Trading began to resume early Friday morning, with some segments reopening first, followed by a full recovery of the exchange’s platforms. Futures and options trading across the broader markets reportedly restarted by roughly 7:30 a.m. ET.
What Happened & Global Impact
The outage stemmed from a malfunction in the cooling infrastructure at the CyrusOne data-centre facility — overheating forced the electronic trading platform (Globex) to go offline. According to the exchange, the issue began at about 02:40 GMT and forced a complete trading halt.

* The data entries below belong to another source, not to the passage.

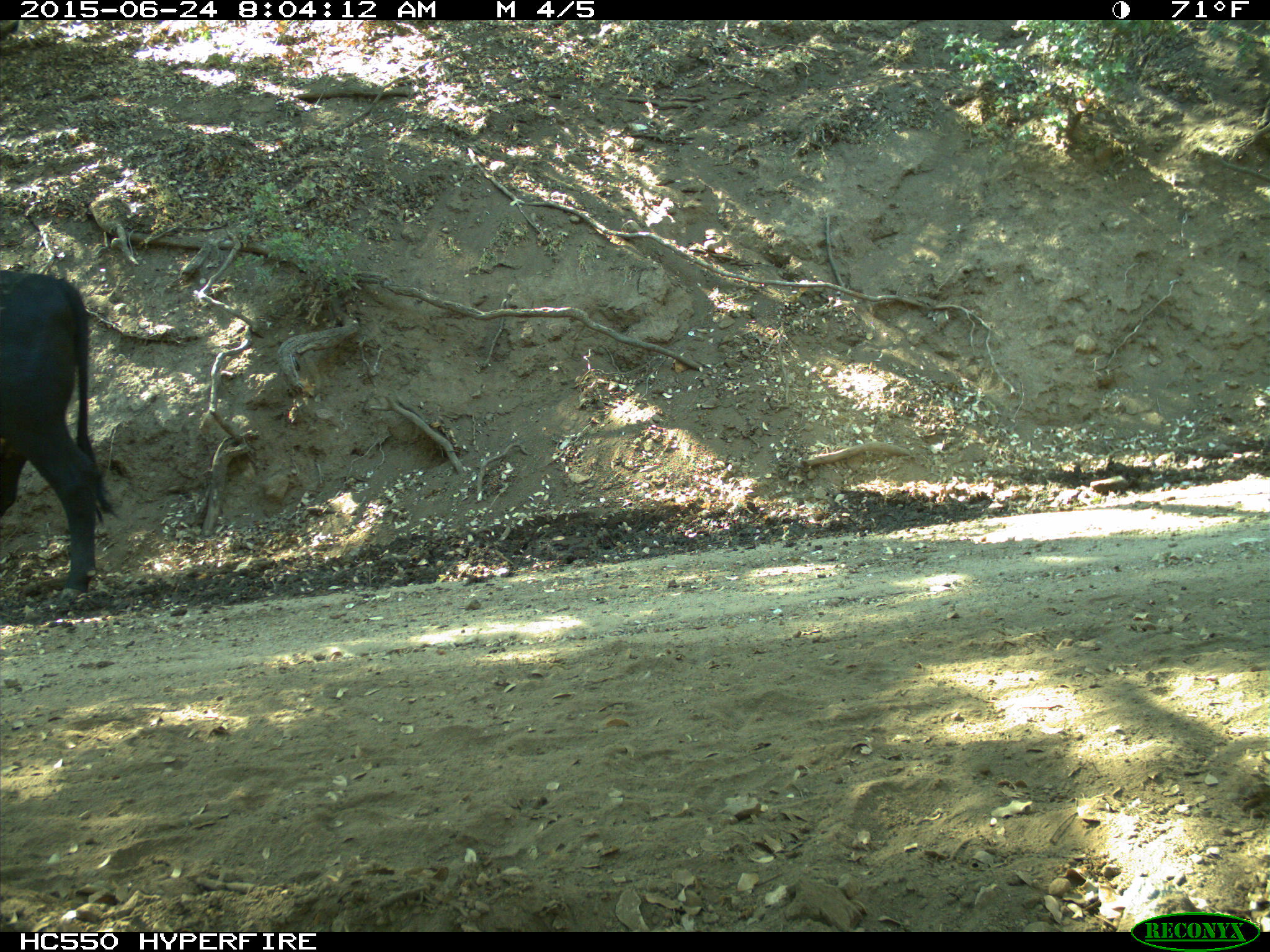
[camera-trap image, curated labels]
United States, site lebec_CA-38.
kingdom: Animalia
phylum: Chordata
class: Mammalia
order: Artiodactyla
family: Bovidae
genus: Bos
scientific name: Bos taurus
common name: domestic cow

Because CME Group handles derivatives across a wide array of global markets, the freeze slowed down liquidity and price discovery worldwide. Traders expressed alarm at being locked out of positions or blocked from liquidating during volatile after-holiday trading periods. The interruption touched commodities like oil and metals, equity-index futures, Treasuries, FX, and even crypto futures — raising broader concerns about the fragility of centralized market infrastructure.
With average daily volume of roughly 26–28 million contracts across its futures markets, even a delay of several hours injects significant uncertainty into positions spanning multiple time zones.
What the Resumption Means
As of Friday morning, all of CME’s key platforms — including futures, options, FX and commodity markets — were reported as operational again. Globex, EBS (FX), and BrokerTec (fixed income) markets reopened and resumed trading. Market participants cautiously returned, but many are still evaluating the event’s implications.
The outage underscored persistent risks in highly centralized financial-market infrastructure. For investors and traders, today’s incident serves as a reminder: even major exchanges can go offline unexpectedly — potentially affecting positions, liquidity, and hedging strategies worldwide.